I started to feel warm. “Why?” I asked.

“Because.”

I pursed my lips, sensing something behind his hesitation. He might have been in control when we were having sex, but now that it was done, I'd found a vulnerable place. “Because why?”

“Anne...”

I pulled away, smiling coyly and backing away from him. “Tell me why, Matt.”

He lowered his arms and hung his head, defeated. “Because I'll miss you.”

“Why?”

He frowned. I could tell he didn't like losing control like this. But that was just too bad. I had to know. “Why?” I asked again.

“Because I don't feel the same when you're not here.”

My heart thudded in my chest. Maybe, I realized, there was something more to Matt than just his primal desires. “How do you feel when I'm here?” I held my jacket up in front of my chest, blocking his view, teasing him.

“Complete.”

I lowered the jacket, suddenly feeling teary-eyed. “And what about my mom?”

He frowned. “Uhh, she doesn't make me feel complete.”

“No, stupid.” I threw the jacket at him. He caught it, laughing. “About the inheritance.”

“Oh, don't worry.” He tossed the jacket aside and walked over to me, slipping his arms around me. “She'll be taken care of. You don't think I was really going to cut her off, do you? She can have the mansion, and I'll make sure she's set up for life.”

“You will?” I pressed myself against him.

“Of course.”

We kissed, and this time it was slow, deep, and sensual. Now that our more primal urges had been sated, we could relax and enjoy the moment together. Kissing him was like waking up to a bright new dawn. I felt like all of my concerns in the world had been washed away. Nothing else mattered in that moment, except for the man in my arms.

I stayed the night, sharing his bed for the second time ever, though this time we slept in each other's arms. I wrapped the silken sheets around myself and nestled against him, content. I knew that in the morning I might still struggle with my shame, with the thought of what people would think about us. I didn't know if my mother would understand or accept this relationship. I didn't know whether we'd be able to be open about it, or if it would remain our dirty little secret. But I did know that I wanted to pursue this. That I wanted to learn the deepest, most intimate secrets of my stepbrother's life.

Matt kept his promise, and my mother was soon provided with a trust fund that would keep her safe and secure for the rest of her life. She eventually moved out of the mansion and into a more modest (though still luxurious) home, saying that she had felt too lonely in such a big place all by herself. She started filling her time with charity work, putting the money she'd acquired to good use by helping others. It made me proud to know that she had found a greater depth than I'd thought she had.
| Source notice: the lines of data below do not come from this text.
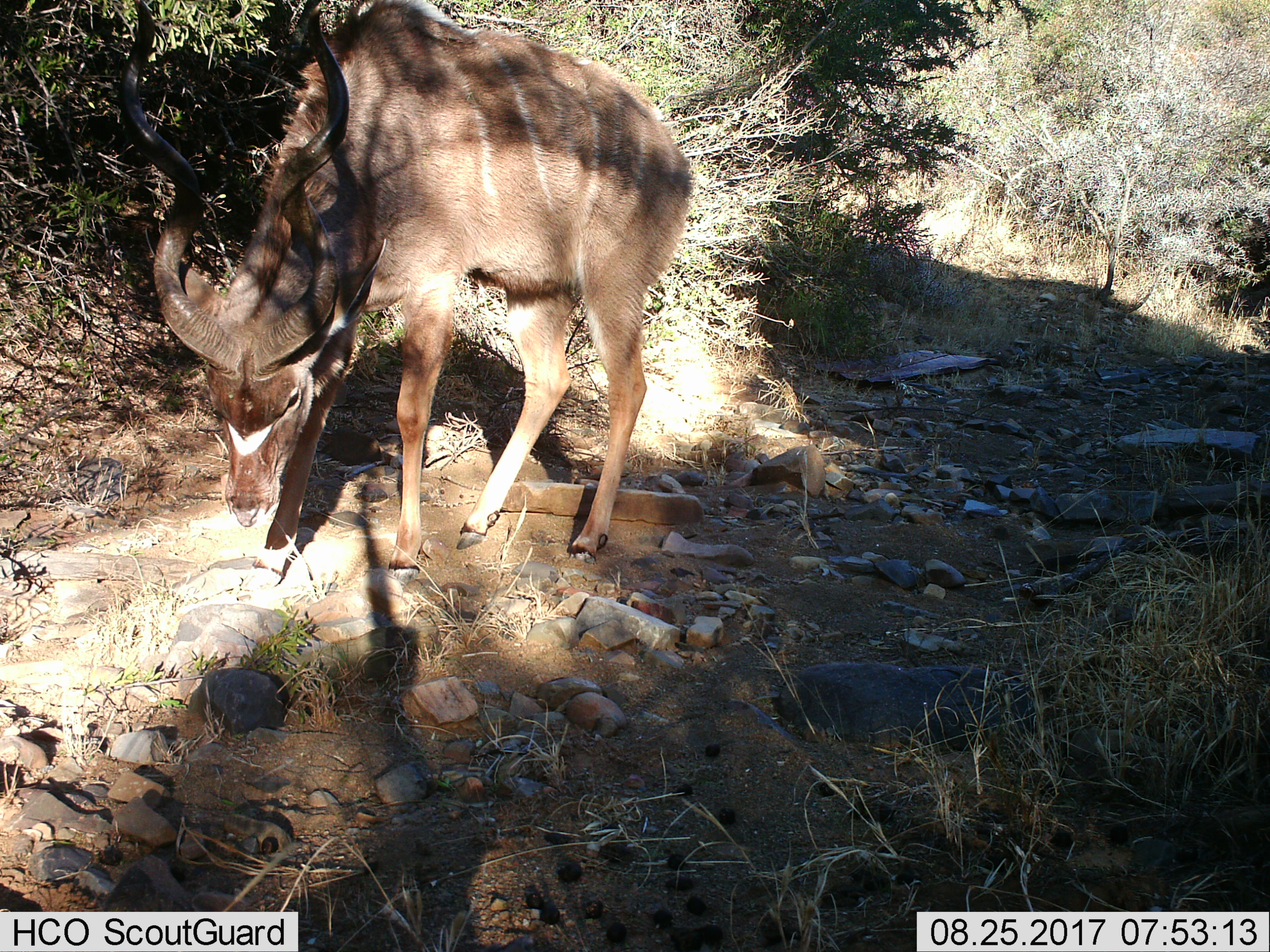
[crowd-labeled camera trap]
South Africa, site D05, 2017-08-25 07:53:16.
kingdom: Animalia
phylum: Chordata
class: Mammalia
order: Artiodactyla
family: Bovidae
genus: Tragelaphus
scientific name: Tragelaphus strepsiceros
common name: greater kudu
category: kudu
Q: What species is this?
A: Kudu (greater kudu) (Tragelaphus strepsiceros).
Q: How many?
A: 1.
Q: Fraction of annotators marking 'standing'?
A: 67%.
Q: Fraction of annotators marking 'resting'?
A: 0%.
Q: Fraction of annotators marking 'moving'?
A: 22%.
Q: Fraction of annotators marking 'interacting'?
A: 0%.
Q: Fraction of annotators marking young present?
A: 0%.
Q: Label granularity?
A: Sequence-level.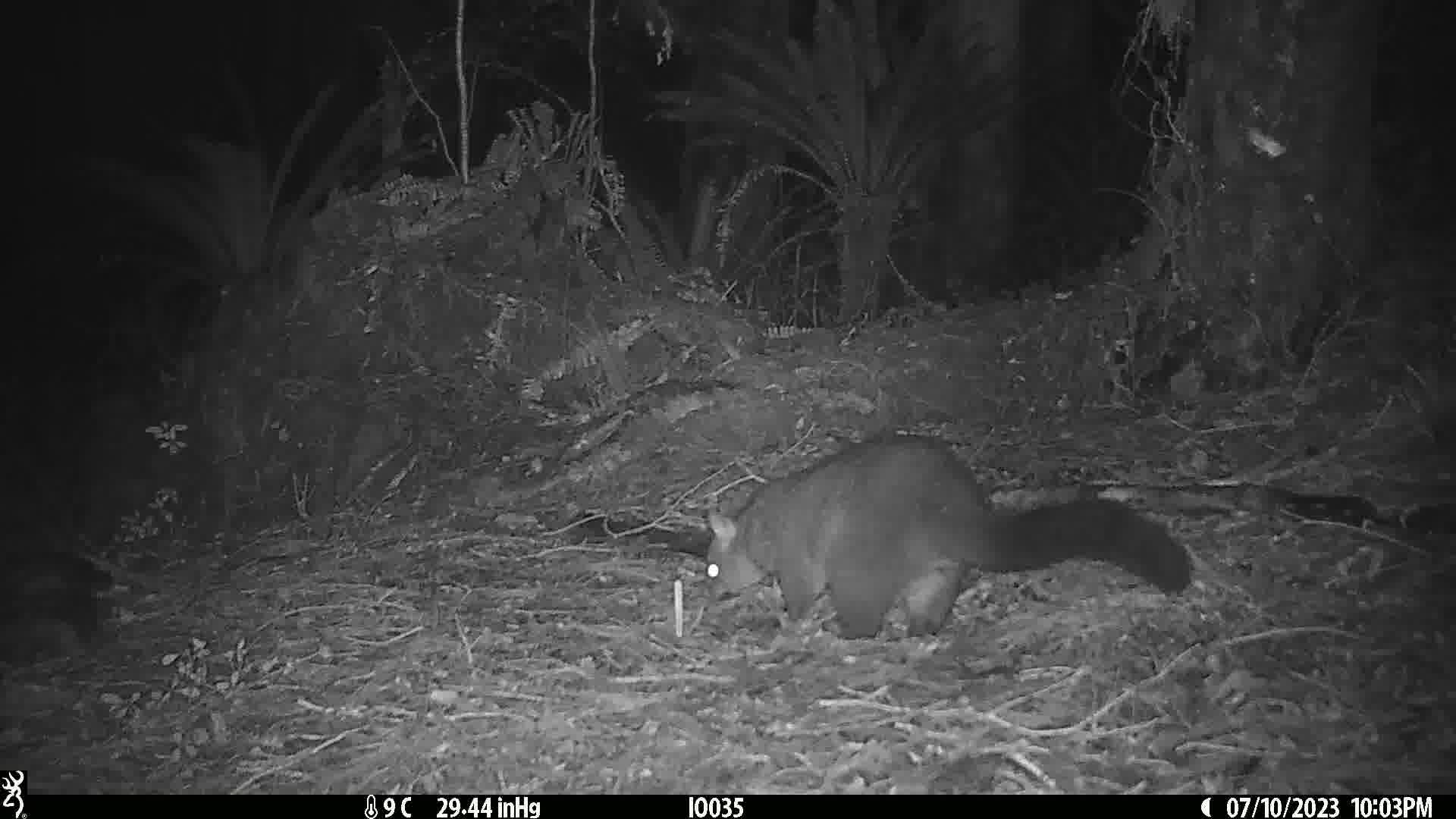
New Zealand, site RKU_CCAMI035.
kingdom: Animalia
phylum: Chordata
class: Mammalia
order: Diprotodontia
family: Phalangeridae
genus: Trichosurus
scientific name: Trichosurus vulpecula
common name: common brushtail possum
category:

Matt sold his shares in his father's company, keeping the freedom that he needed in his life. Though there was one part of his life that soon changed, adding a wonderful little obligation that he just couldn't deny. A few weeks after our first wonderful night together, I discovered I was pregnant. He took the news better than I could have hoped for, and while we still maintained the wild, carefree lifestyle that we both loved, we started making a place in our lives for the new addition that was coming to our family. I moved in with Matt soon after, and he had the apartment renovated to make room for a nursery. Prepping for the baby soon dominated the majority of our time, but since I didn't have to work anymore, I was able to devote myself entirely to getting ready to be a mother.
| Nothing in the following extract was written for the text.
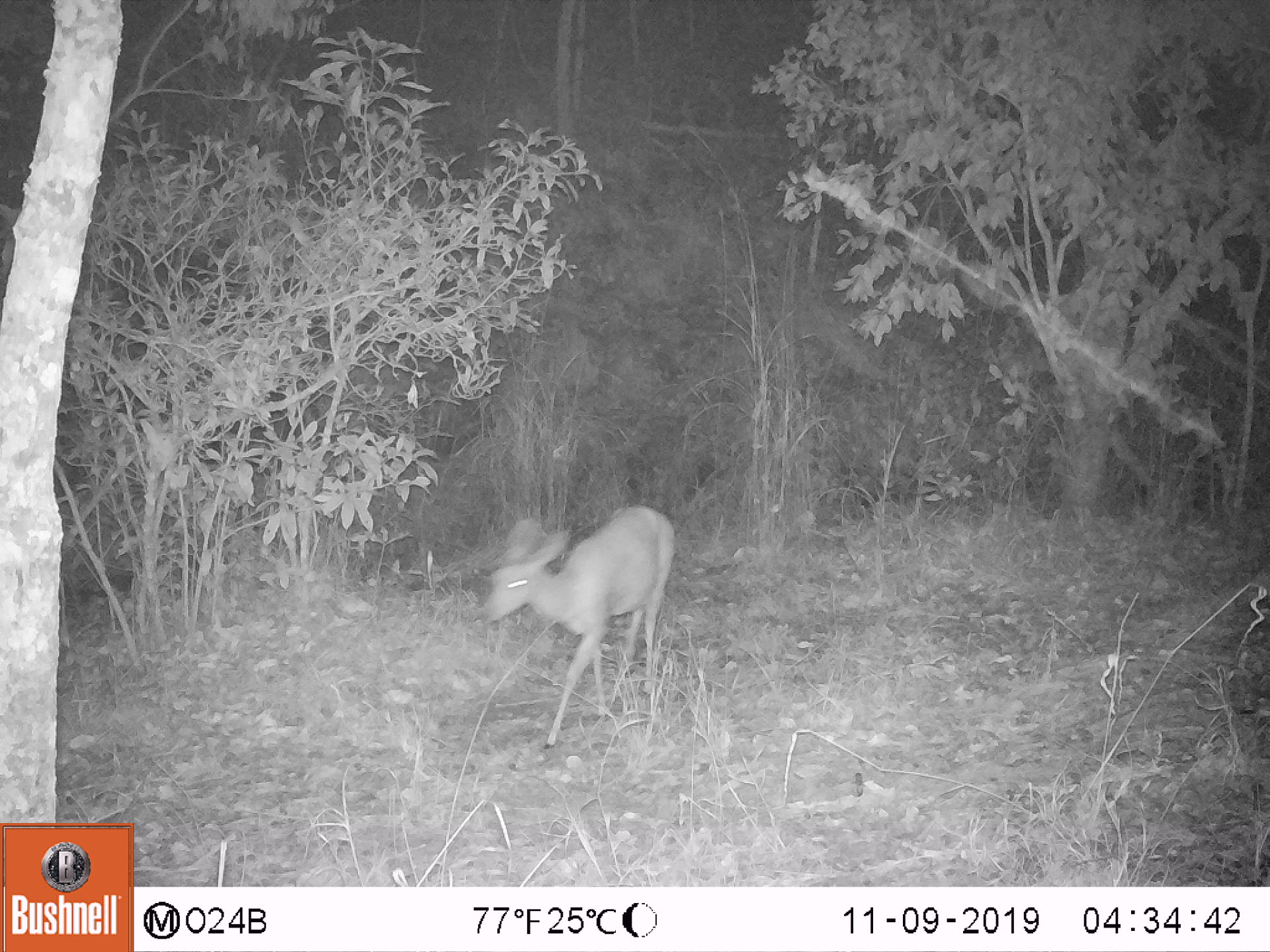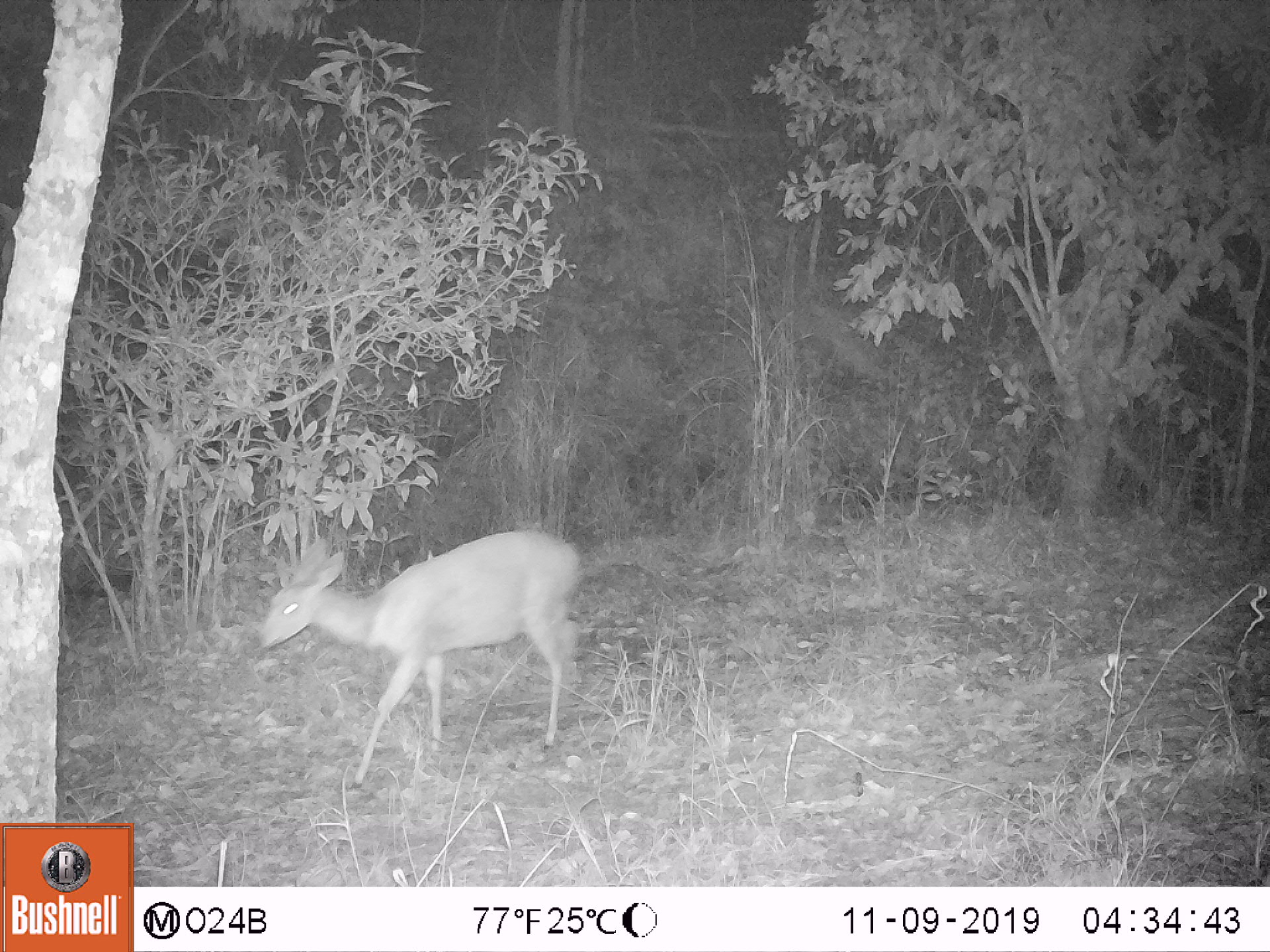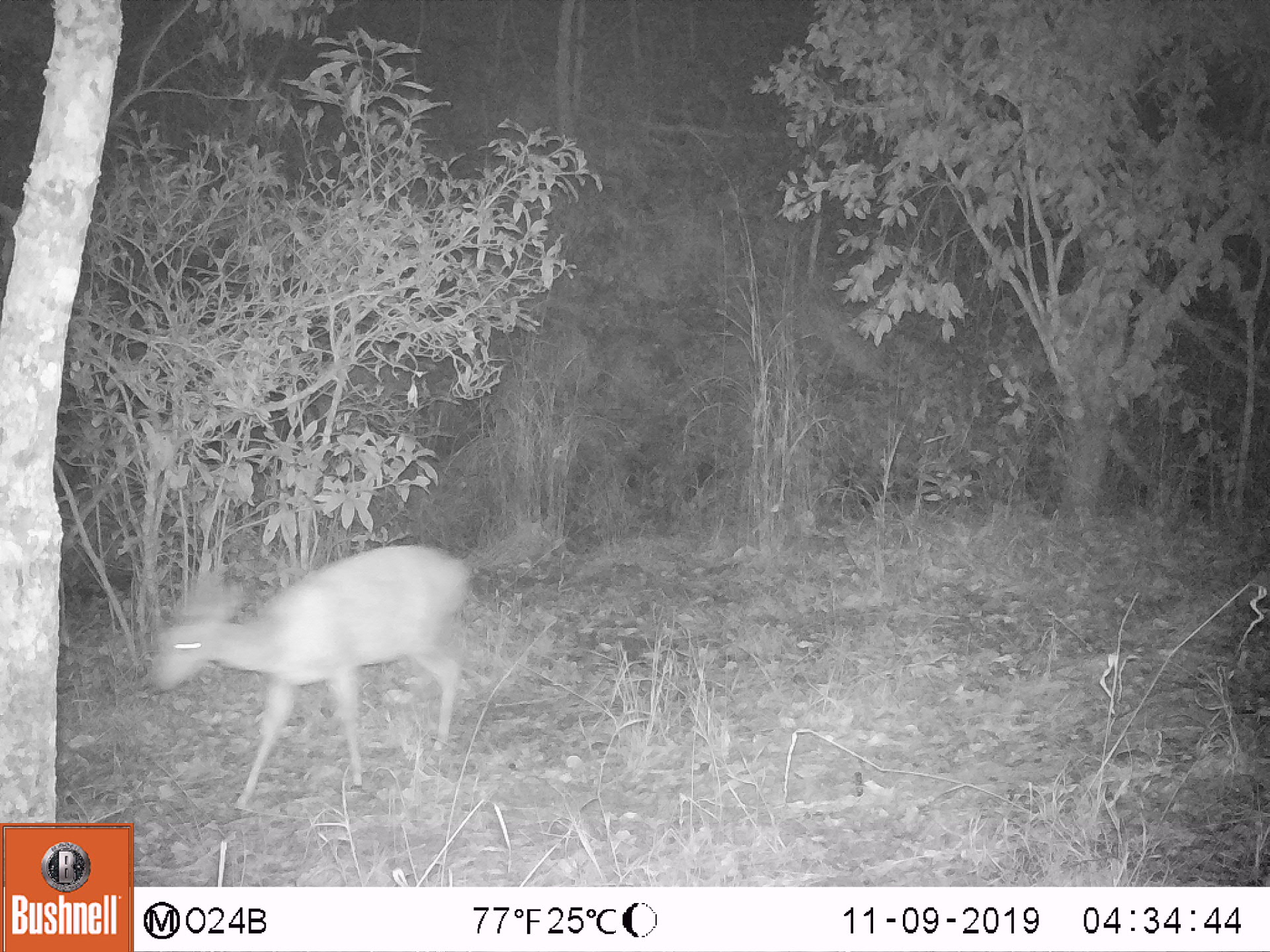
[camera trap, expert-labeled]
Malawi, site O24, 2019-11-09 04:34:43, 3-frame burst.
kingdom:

A few months later, I stood in the completed nursery, holding my hands over my growing belly. I looked around the room, studying the crib, the decorations, and the sights that would be our child's first view of the world. Matt stood behind me, wrapping his arms around me and kissing my cheek.

“What are we going to tell our kid?” I asked.

“What do you mean?”

“You know what I mean.” I twisted around to smirk at him.

“You mean, about us?”

“Of course.”

“Well,” he said, sighing. He paused for a long moment, talking about it. “If you want to get technical about it, we were only really step-siblings for about six months.”

I laughed and shook my head. “So that's the story?”

“We'll just tell them,” he said, pulling me close again, “that our parents introduced us.”

I laughed, held him tight, and kissed him. That sounded like the perfect answer to me.